Sunak however was Truss’s main competitor for the leadership role. And after her 49-day reign, Sunak was eventually appointed as the Prime Minister.

The book from Riley-Smith makes a number of claims about the dying months of Johnson’s administration. He says Sunak asked MPs in the Treasury to back him in a future leadership race in February 2022, five months before Mr Johnson resigned and triggered a contest.

He also claims Johnson was urged to quit by a Downing Street insider friendly with Sunak. Sources are reported quoting the figure as saying “they’re going to get you” or “we’re going to get you”.

Sunak asked MPs in the Treasury to back him in a future leadership race in February 2022, five months before Mr Johnson resigned and triggered a contest.

The book also says Sunak did not speak to Johnson before he announced he was quitting the Cabinet. Although a spokesperson for Johnson told the PA News Agency he did “not recognise the account” of events.

Johnson resigned 48 hours after Javid and Sunak left their roles in the Cabinet. His allies continue to blame the pair for his downfall, although many critics of Johnson say it was his own actions that led to him stepping down.

As well as Siddiqui – who like Sunak has worked for Goldman Sachs and The Children’s Investment Fund Management – Sunak reportedly spoke to Lord Hague and Lord Finkelstein before leaving his job as Chancellor. Lord Hague, the former Tory leader, was the MP for Richmond directly before Sunak, while Lord Finkelstein sometimes attends his preparation sessions for Prime Minister’s Questions.
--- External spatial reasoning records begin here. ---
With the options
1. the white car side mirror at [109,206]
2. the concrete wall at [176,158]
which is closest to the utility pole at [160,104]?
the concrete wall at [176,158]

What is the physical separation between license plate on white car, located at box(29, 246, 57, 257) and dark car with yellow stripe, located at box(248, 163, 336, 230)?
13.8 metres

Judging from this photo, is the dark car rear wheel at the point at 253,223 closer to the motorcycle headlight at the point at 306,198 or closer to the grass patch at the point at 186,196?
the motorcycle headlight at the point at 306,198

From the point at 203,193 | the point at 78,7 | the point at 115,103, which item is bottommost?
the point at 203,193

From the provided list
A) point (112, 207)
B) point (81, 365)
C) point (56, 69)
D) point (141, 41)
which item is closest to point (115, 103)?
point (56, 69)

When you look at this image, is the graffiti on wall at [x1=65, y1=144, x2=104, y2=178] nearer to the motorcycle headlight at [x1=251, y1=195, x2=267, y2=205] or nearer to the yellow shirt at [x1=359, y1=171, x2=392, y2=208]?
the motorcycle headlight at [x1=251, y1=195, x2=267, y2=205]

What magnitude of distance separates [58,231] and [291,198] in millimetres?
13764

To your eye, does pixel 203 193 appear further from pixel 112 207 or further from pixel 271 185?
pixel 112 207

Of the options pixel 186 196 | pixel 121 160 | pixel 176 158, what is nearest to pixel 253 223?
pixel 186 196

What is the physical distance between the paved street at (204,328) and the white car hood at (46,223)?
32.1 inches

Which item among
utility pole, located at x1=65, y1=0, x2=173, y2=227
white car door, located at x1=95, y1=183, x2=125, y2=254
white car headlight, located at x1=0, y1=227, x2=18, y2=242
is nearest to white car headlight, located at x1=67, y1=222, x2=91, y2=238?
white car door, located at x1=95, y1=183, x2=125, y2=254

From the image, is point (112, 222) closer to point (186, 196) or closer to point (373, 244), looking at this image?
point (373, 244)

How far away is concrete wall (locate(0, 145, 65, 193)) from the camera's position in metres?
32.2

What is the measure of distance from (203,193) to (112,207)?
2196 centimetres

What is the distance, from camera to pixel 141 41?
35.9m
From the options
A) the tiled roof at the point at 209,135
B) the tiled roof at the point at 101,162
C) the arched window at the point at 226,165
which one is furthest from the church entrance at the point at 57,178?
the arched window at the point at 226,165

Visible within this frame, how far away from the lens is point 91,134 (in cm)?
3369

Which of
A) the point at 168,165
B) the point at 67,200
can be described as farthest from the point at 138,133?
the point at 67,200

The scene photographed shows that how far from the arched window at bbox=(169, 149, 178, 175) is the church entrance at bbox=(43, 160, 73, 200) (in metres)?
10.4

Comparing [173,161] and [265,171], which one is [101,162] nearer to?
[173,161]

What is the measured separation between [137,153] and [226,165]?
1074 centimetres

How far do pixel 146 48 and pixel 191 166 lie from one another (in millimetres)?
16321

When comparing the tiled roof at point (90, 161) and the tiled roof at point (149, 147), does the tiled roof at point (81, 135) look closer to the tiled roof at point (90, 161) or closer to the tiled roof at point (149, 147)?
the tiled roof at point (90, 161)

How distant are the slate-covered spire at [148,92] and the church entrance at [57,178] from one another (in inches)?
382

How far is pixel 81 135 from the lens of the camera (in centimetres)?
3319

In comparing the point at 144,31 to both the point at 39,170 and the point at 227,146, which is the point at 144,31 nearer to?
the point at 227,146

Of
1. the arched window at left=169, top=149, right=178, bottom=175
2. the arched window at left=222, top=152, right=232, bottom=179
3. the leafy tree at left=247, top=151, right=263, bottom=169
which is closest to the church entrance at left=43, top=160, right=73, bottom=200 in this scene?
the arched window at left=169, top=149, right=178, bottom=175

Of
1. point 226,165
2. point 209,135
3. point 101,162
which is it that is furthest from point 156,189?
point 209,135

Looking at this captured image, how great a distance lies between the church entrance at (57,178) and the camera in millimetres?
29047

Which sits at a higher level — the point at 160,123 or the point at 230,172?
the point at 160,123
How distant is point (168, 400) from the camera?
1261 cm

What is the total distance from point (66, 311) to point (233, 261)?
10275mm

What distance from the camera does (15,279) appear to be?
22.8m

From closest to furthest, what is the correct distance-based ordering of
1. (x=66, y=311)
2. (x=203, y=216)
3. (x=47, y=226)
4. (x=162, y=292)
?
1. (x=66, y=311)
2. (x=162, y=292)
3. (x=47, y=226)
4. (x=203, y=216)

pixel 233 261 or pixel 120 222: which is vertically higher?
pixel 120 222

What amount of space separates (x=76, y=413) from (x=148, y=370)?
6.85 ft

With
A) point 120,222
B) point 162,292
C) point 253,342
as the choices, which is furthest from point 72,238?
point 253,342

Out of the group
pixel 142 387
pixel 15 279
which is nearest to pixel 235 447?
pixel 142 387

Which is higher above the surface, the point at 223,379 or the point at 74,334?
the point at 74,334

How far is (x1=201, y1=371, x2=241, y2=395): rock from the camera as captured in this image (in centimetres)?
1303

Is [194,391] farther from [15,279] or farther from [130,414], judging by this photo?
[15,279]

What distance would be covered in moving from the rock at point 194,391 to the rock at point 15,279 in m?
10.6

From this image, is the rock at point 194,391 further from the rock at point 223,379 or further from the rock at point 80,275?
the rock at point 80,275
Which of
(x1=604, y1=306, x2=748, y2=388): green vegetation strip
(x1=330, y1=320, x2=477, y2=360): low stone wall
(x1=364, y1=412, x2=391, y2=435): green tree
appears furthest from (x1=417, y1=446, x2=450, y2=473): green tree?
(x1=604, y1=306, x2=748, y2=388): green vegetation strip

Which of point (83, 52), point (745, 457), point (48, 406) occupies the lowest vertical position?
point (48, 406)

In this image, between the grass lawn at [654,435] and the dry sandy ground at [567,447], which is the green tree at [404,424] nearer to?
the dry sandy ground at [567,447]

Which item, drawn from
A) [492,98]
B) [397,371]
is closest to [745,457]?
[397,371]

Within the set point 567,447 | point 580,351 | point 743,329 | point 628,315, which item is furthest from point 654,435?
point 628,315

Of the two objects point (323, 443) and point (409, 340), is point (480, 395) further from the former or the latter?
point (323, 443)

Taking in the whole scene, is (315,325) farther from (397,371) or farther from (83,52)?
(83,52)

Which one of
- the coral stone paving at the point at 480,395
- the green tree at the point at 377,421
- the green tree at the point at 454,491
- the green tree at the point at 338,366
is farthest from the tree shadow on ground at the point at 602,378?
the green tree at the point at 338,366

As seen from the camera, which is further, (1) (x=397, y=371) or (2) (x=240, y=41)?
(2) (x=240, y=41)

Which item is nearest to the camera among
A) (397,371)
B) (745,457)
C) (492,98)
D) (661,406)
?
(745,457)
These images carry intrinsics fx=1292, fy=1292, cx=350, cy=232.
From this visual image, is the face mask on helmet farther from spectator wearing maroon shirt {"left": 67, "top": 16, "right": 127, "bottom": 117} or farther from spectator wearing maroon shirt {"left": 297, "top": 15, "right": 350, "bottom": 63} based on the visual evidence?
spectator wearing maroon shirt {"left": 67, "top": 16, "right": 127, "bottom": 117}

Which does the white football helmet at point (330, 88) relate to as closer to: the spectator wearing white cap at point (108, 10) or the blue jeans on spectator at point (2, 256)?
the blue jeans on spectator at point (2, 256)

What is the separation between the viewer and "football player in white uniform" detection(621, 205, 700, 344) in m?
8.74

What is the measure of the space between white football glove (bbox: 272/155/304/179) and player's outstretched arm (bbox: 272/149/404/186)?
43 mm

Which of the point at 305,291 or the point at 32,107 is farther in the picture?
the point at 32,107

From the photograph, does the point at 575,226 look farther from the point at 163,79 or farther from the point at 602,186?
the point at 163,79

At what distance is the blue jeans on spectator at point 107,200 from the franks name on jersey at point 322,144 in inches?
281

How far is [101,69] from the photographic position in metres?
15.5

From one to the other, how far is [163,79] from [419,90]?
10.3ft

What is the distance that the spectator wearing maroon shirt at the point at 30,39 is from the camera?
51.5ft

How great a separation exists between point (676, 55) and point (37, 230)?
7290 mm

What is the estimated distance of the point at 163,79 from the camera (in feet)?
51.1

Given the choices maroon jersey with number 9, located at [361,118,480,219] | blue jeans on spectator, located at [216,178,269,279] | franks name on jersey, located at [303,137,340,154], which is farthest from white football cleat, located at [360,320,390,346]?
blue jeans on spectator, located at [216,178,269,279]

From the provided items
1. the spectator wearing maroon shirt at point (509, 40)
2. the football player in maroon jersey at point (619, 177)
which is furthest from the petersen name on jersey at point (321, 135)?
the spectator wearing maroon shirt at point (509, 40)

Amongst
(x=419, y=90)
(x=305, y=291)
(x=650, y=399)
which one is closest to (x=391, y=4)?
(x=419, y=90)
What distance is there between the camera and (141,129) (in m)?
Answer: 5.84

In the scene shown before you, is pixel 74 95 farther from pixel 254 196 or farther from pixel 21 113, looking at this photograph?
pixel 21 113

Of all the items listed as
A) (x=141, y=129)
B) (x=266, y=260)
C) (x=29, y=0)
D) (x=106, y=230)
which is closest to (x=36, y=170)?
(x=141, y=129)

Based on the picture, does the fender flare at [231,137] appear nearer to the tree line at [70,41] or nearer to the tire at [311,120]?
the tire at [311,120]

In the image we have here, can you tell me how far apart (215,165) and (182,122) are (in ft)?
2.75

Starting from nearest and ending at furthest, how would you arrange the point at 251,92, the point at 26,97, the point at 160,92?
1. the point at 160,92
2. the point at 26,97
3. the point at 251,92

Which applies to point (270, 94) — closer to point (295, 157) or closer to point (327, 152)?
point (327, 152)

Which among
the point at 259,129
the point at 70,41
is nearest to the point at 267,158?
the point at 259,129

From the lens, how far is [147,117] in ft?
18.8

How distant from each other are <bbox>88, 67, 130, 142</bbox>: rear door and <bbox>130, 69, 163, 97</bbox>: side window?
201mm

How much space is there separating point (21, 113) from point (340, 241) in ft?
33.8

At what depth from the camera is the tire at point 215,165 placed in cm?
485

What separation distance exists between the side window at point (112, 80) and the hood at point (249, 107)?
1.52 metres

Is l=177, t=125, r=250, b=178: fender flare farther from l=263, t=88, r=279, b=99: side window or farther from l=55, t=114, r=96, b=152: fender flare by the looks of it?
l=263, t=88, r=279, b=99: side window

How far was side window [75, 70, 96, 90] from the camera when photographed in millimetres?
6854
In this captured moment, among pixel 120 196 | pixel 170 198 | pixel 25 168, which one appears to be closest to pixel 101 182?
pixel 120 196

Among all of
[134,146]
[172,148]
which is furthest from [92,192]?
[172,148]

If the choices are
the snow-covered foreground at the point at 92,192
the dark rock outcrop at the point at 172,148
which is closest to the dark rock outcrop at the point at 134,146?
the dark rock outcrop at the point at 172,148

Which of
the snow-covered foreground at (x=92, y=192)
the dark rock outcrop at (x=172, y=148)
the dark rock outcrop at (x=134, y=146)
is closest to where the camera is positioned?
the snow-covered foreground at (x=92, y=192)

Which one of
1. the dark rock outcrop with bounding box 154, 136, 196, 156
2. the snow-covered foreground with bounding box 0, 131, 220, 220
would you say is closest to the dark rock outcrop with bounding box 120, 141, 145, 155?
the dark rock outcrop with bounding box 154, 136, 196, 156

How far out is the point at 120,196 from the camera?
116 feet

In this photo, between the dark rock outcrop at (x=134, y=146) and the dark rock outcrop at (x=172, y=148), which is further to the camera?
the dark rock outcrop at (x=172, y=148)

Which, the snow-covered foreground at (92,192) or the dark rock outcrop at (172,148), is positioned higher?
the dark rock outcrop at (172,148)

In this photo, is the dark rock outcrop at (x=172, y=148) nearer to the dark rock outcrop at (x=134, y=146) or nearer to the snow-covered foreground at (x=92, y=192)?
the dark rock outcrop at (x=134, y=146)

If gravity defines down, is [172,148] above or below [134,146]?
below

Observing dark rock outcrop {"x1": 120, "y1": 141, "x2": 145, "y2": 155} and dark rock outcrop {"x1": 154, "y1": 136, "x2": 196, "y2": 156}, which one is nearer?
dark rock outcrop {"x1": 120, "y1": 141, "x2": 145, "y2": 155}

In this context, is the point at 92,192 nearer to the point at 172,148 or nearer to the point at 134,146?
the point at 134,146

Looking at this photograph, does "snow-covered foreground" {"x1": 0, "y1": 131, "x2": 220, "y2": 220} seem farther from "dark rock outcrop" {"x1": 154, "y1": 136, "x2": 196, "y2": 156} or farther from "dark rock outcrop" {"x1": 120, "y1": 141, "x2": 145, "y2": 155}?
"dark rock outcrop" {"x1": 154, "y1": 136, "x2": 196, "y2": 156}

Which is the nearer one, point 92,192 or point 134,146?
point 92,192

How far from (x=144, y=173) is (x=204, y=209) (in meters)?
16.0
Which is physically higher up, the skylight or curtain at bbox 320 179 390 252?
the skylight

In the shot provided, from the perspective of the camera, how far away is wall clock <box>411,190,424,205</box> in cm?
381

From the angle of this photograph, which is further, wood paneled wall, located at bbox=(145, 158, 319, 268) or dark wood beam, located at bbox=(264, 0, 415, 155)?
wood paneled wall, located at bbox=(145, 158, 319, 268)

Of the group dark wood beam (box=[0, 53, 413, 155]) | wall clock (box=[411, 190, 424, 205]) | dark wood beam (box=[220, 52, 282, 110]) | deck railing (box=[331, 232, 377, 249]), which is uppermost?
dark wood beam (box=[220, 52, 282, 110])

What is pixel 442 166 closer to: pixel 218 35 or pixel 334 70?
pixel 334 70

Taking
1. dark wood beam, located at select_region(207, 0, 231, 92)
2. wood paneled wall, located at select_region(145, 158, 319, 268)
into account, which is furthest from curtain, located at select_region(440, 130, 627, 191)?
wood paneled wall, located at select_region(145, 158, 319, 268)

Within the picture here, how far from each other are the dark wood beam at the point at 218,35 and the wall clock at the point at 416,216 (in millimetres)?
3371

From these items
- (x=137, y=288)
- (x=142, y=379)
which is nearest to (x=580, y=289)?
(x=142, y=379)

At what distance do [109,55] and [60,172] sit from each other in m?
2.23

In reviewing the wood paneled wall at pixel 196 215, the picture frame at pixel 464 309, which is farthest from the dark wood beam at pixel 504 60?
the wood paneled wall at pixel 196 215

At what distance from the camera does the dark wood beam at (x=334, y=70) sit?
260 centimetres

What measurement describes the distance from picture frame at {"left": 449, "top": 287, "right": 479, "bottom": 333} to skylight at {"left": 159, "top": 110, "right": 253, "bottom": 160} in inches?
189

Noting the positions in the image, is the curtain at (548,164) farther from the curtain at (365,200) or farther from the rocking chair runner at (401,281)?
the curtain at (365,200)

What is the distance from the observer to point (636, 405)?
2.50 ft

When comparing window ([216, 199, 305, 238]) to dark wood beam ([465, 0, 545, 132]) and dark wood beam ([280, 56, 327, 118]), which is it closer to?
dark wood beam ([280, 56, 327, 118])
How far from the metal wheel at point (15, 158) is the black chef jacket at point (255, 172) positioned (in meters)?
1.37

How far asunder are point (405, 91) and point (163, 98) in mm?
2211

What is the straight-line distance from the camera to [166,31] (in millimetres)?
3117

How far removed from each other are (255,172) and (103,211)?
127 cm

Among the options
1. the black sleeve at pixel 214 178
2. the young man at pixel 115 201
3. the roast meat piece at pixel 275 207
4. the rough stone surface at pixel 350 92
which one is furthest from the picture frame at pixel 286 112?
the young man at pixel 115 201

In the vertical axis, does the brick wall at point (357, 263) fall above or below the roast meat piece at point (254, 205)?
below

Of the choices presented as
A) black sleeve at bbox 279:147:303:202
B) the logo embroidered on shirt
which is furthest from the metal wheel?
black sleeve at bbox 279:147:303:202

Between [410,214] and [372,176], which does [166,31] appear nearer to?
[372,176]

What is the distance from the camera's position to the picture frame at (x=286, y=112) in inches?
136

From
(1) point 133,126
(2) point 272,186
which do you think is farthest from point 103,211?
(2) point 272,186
It is understood Sunak was warned resigning would be considered “politically naive” as it could have led to Johnson having to quit, as they were fined for being at the same event. He was also reportedly warned that being seen as a direct catalyst to ousting the PM would have hampered any future leadership bid.

A spokeswoman for News UK also declined to comment on the claims made in the book. Siddiqui also declined to comment when approached by the Telegraph.